Since October, prosecutors have charged nearly 25 people with offending Emir Sheikh Sabah al-Ahmad al-Sabah, sentencing at least six of them to jail terms, the U.S.-based body said.

"Sending politicians to prison for criticizing the ruler is at odds with official claims that Kuwait is a beacon of freedom in the Gulf," Nadim Houry, deputy Middle East director at Human Rights Watch, said.

"The appeals court should overturn the convictions imposed for peaceful speech-related crimes."

Kuwait's Information Ministry said on Monday it backed free speech but authorities must enforce the law.

"Authorities should suspend and then abolish laws that criminalize peaceful criticism of public officials because they violate international human rights standards," HRW's Houry said.

The United States and Amnesty International have also called on Kuwait to respect freedom of expression.

On Tuesday a Kuwaiti court sentenced three former opposition lawmakers to three years in jail for comments deemed offensive toward the ruling emir made at a public gathering, the second such conviction in less than a week.

The three ex-lawmakers - Islamists Falah al-Sawwagh and Bader al-Dahum, and populist Khaled al-Tahus - were arrested in October after an opposition-led protest where riot police used teargas and stun grenades.

Tens of thousands joined similar protests in October over changes to an electoral law passed by the emir, who is described as "immune and inviolable" in the constitution and shielded from public criticism by the penal code.

The emir said the old voting system was flawed and that his changes to the voting system were necessary for security and stability.
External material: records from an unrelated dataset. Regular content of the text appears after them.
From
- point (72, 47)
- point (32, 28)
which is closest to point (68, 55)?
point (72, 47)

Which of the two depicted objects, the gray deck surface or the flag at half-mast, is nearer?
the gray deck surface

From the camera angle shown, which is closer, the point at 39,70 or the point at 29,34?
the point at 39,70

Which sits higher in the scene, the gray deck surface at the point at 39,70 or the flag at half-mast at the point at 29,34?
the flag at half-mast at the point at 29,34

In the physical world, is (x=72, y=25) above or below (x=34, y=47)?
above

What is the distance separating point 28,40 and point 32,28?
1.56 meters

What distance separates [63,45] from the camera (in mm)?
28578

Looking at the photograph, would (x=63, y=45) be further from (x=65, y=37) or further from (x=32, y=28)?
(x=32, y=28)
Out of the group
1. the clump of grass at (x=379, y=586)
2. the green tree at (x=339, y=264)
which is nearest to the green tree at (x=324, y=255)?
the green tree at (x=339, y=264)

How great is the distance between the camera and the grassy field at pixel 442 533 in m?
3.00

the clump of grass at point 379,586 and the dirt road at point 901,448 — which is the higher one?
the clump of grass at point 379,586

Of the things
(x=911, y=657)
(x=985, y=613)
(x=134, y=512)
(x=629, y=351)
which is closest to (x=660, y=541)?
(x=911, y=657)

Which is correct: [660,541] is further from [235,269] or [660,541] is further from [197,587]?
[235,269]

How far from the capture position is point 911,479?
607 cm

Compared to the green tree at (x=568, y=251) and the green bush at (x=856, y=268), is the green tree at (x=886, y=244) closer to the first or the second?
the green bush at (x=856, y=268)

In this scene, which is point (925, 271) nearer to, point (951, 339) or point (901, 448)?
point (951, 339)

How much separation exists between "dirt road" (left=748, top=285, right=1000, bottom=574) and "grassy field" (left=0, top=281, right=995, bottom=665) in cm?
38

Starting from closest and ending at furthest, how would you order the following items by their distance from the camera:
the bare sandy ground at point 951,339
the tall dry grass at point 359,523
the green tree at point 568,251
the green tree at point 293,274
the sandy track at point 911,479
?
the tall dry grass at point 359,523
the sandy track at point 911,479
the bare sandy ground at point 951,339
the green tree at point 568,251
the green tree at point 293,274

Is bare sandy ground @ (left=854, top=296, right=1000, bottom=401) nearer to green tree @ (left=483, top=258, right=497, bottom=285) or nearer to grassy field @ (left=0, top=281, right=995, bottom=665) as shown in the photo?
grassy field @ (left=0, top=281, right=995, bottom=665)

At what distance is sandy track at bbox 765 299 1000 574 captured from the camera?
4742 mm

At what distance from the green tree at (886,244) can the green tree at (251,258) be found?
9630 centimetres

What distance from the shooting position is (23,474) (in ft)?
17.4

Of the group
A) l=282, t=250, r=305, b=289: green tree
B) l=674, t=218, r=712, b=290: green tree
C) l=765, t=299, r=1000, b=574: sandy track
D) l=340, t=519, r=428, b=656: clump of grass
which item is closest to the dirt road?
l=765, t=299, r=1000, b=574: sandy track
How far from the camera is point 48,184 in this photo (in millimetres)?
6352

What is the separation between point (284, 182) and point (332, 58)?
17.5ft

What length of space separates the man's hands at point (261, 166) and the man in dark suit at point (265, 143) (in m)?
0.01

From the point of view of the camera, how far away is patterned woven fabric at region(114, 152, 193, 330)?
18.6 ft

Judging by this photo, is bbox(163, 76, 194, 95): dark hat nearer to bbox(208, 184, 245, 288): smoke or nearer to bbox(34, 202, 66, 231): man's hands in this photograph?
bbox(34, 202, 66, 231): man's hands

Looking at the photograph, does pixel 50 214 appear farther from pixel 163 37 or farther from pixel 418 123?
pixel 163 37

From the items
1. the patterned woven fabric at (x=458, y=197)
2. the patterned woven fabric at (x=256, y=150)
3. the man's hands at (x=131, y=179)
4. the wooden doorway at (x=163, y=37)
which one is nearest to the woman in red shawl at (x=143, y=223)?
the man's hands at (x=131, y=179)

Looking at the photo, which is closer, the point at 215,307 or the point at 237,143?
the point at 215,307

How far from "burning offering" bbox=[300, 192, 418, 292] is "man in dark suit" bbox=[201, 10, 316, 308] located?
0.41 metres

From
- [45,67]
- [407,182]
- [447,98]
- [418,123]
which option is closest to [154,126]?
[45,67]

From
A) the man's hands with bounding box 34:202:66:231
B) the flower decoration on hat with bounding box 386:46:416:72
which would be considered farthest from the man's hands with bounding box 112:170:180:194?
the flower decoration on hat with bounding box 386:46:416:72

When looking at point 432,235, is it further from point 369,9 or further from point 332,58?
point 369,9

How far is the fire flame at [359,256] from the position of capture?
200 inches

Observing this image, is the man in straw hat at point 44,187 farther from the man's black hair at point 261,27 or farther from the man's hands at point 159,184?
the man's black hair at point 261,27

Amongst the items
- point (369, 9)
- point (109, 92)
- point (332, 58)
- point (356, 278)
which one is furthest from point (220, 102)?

Opposition MPs said the changes, made six weeks before the election, would limit their prospects and boycotted the vote.

Another high-profile trial is expected to continue next week. Opposition politician Musallam al-Barrak has been charged on three counts related to a speech in October in which he made remarks deemed insulting of the 83-year-old emir.
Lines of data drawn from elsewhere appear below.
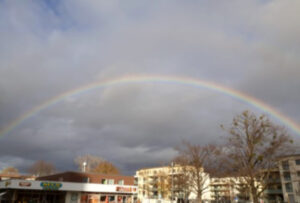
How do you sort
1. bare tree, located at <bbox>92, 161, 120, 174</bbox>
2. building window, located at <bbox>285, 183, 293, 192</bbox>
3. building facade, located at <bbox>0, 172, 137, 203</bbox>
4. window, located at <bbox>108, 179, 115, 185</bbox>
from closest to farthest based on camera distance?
building facade, located at <bbox>0, 172, 137, 203</bbox>, window, located at <bbox>108, 179, 115, 185</bbox>, building window, located at <bbox>285, 183, 293, 192</bbox>, bare tree, located at <bbox>92, 161, 120, 174</bbox>

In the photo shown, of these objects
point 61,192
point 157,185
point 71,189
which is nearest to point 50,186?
point 61,192

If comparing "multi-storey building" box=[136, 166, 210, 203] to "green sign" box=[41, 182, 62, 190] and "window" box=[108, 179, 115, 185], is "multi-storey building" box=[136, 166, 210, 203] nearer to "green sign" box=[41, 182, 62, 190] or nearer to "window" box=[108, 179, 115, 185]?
"window" box=[108, 179, 115, 185]

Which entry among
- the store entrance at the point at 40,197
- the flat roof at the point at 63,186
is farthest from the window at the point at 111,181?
the store entrance at the point at 40,197

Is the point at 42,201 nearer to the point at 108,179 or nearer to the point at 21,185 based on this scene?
the point at 21,185

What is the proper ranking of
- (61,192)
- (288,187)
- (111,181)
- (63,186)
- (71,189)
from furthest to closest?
(288,187)
(111,181)
(61,192)
(71,189)
(63,186)

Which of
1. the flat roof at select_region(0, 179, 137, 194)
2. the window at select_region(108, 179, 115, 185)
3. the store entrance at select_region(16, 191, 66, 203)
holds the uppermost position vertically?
the window at select_region(108, 179, 115, 185)

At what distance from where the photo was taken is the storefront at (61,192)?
4219 centimetres

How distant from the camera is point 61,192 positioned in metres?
48.1

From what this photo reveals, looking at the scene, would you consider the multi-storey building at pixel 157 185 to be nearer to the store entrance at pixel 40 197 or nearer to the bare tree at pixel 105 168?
the bare tree at pixel 105 168

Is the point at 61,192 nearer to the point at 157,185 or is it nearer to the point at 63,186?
the point at 63,186

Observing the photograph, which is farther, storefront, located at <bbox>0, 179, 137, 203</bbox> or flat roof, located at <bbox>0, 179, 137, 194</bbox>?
storefront, located at <bbox>0, 179, 137, 203</bbox>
The U.S. ally and major oil exporter has been taking a firmer line on politically sensitive comments in recent months. On Sunday it sentenced a political activist to five years in prison for insulting the emir on Twitter.

Kuwait allows more dissent than other Gulf states and has avoided the kind of mass unrest that unseated four heads of Arab states in 2011.

The electoral changes, however, triggered some of the biggest protest marches in Kuwait's history and calls for political reform.